Stored entries:

-------

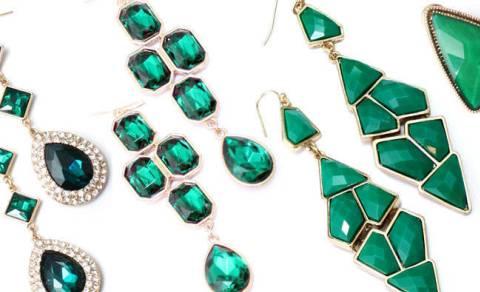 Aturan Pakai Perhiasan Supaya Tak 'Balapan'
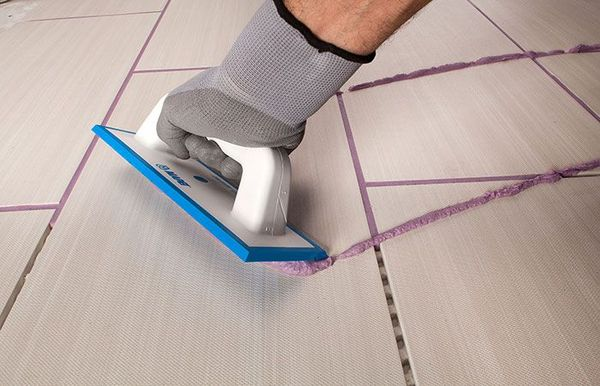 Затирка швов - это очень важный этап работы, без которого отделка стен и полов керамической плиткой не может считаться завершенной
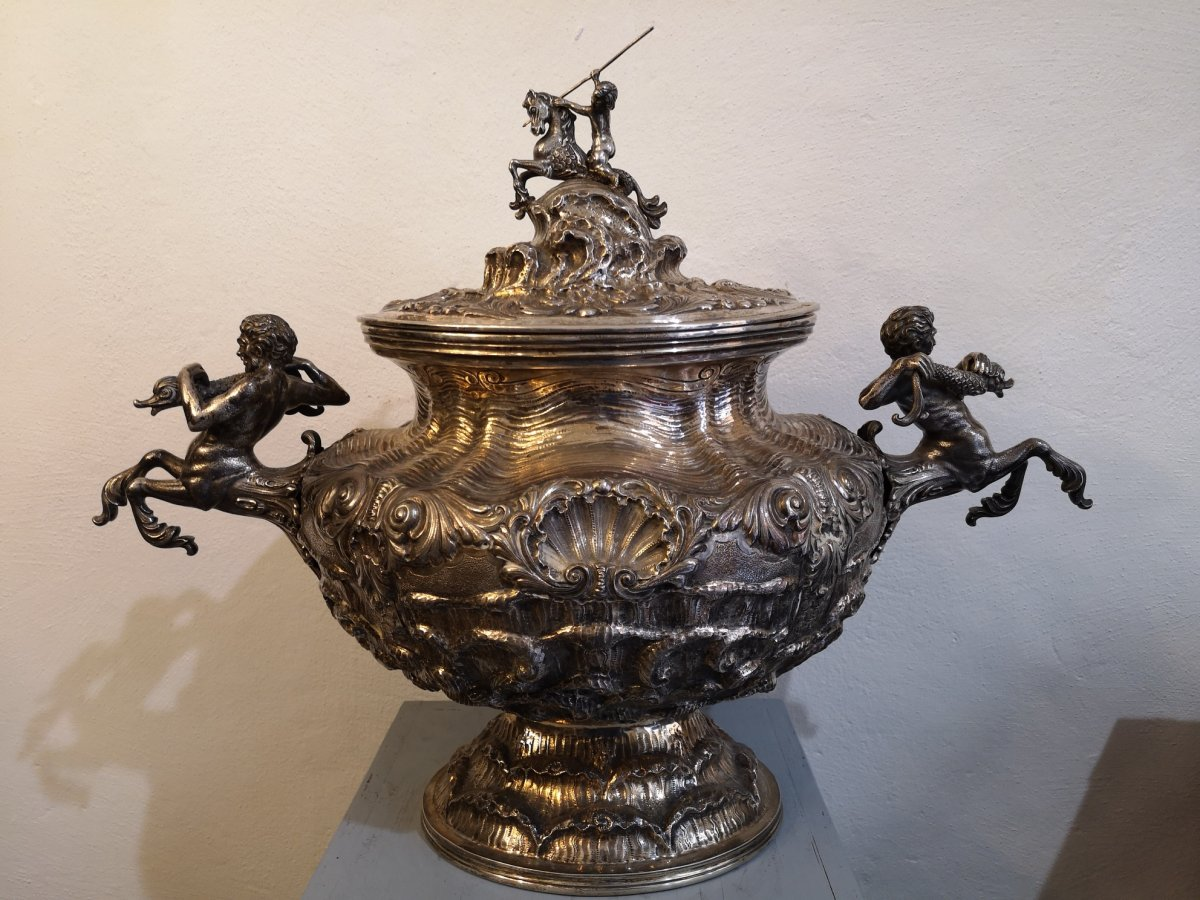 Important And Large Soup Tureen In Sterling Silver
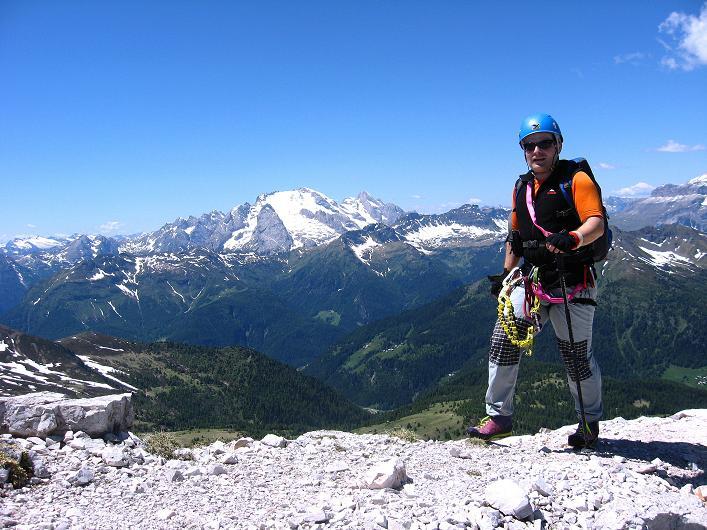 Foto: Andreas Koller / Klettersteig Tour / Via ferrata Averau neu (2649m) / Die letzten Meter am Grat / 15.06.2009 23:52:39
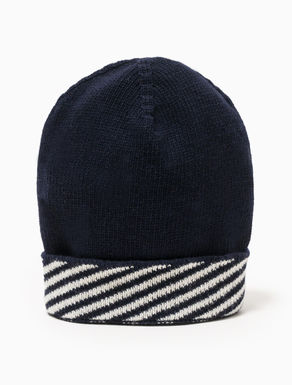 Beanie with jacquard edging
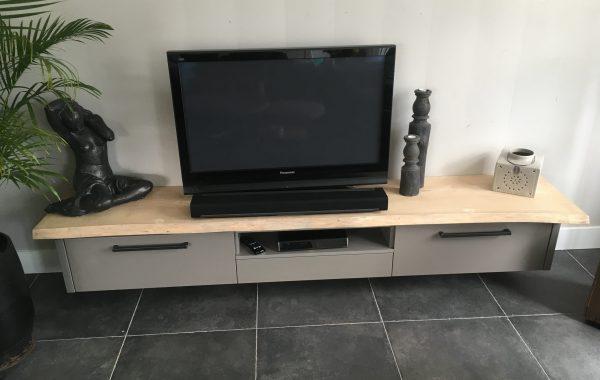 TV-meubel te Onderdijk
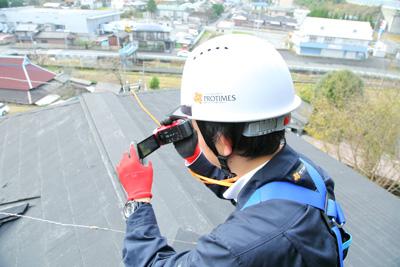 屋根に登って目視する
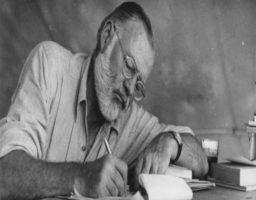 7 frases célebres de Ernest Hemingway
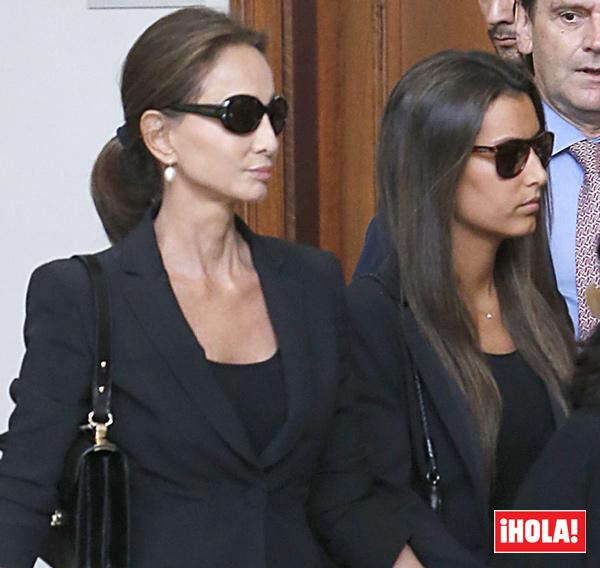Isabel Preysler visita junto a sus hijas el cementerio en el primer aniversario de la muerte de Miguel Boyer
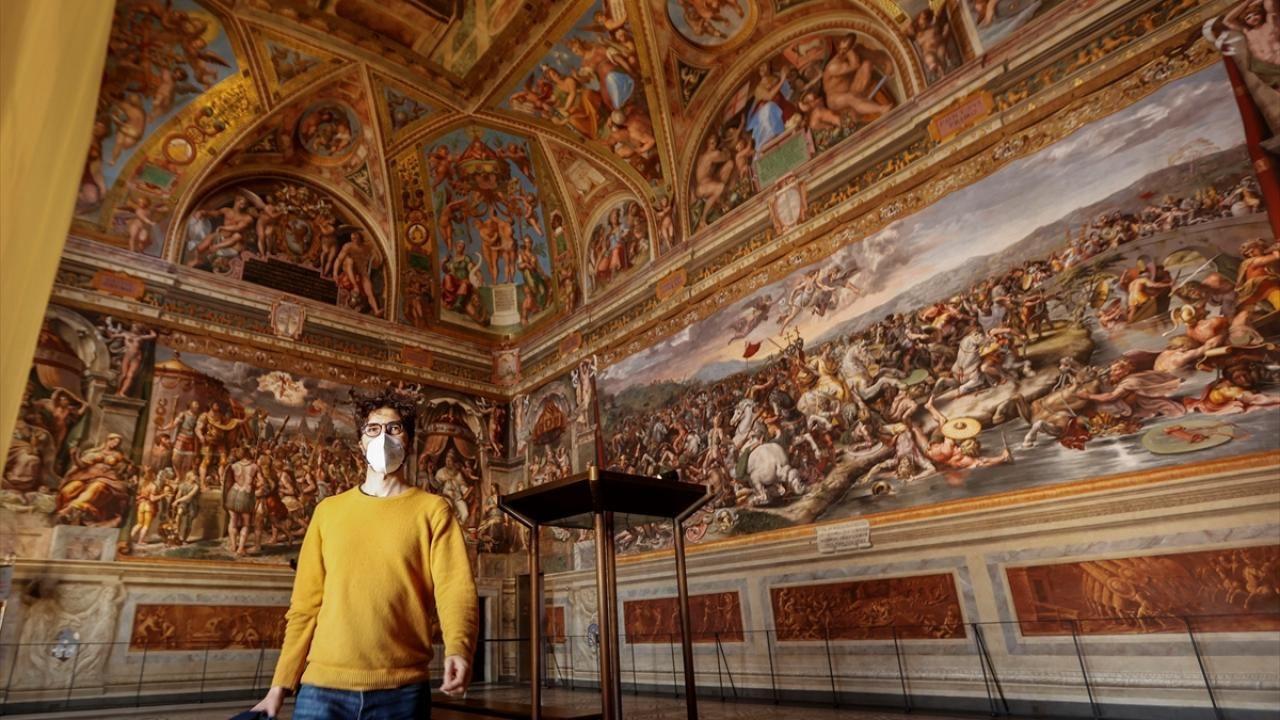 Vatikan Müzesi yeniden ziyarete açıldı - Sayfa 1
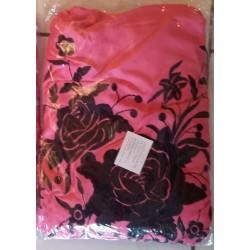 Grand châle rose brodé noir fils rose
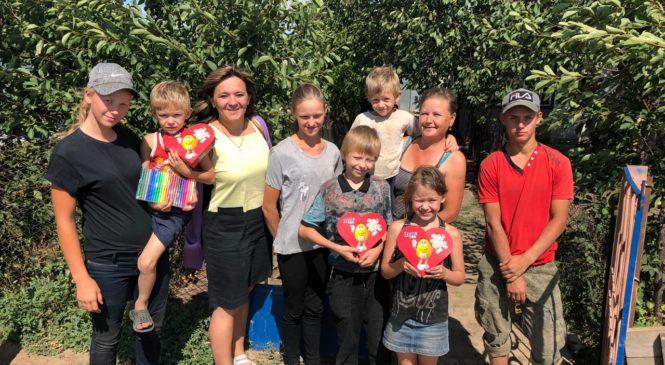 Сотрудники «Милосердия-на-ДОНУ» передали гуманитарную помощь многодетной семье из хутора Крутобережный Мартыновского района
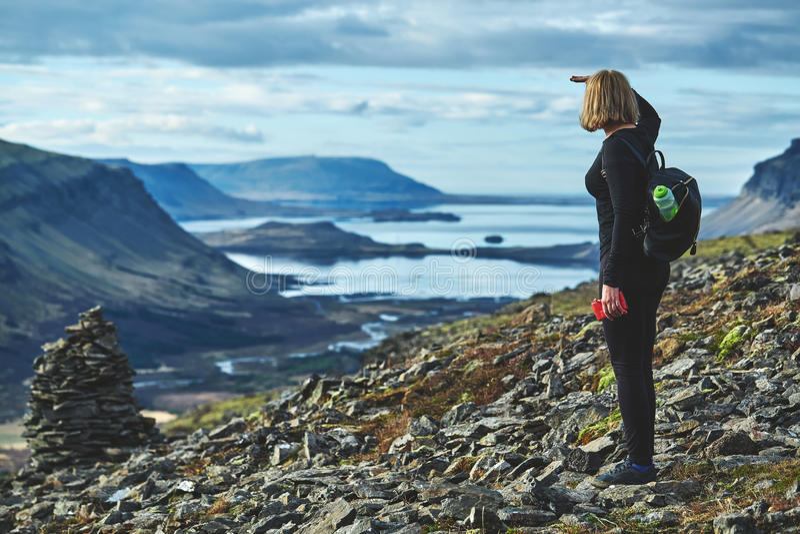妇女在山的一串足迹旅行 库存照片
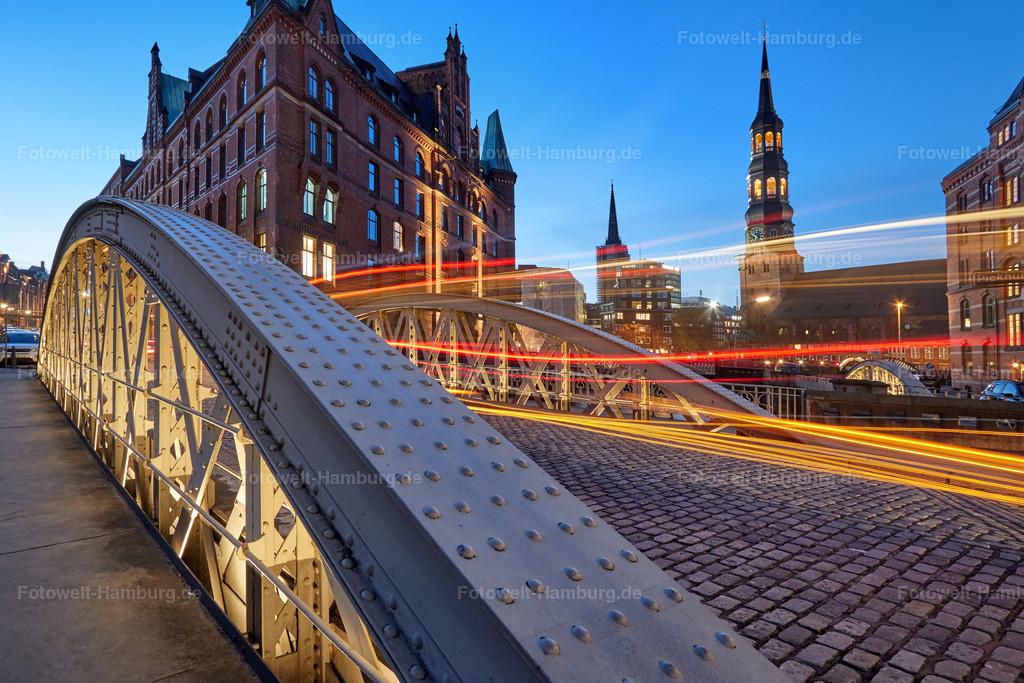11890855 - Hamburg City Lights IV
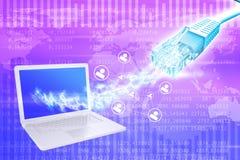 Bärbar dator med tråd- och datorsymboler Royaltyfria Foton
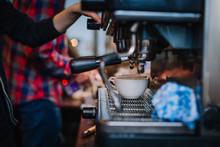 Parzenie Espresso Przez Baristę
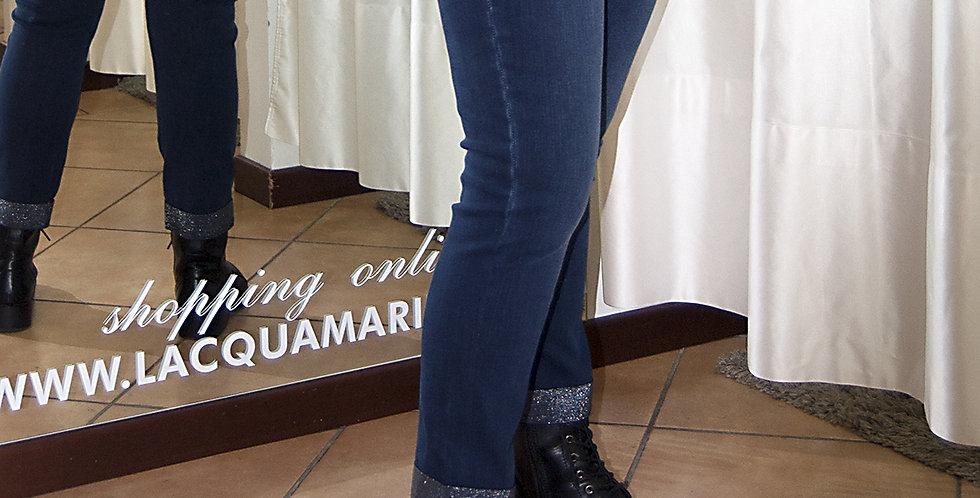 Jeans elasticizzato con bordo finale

-------

What is being asked
Please return only the lines running from the line with "Bärbar dator med" to the final line of the data, both included, exactly and without any pictures.

Output for this exercise
 Bärbar dator med tråd- och datorsymboler Royaltyfria Foton
 Parzenie Espresso Przez Baristę
 Jeans elasticizzato con bordo finale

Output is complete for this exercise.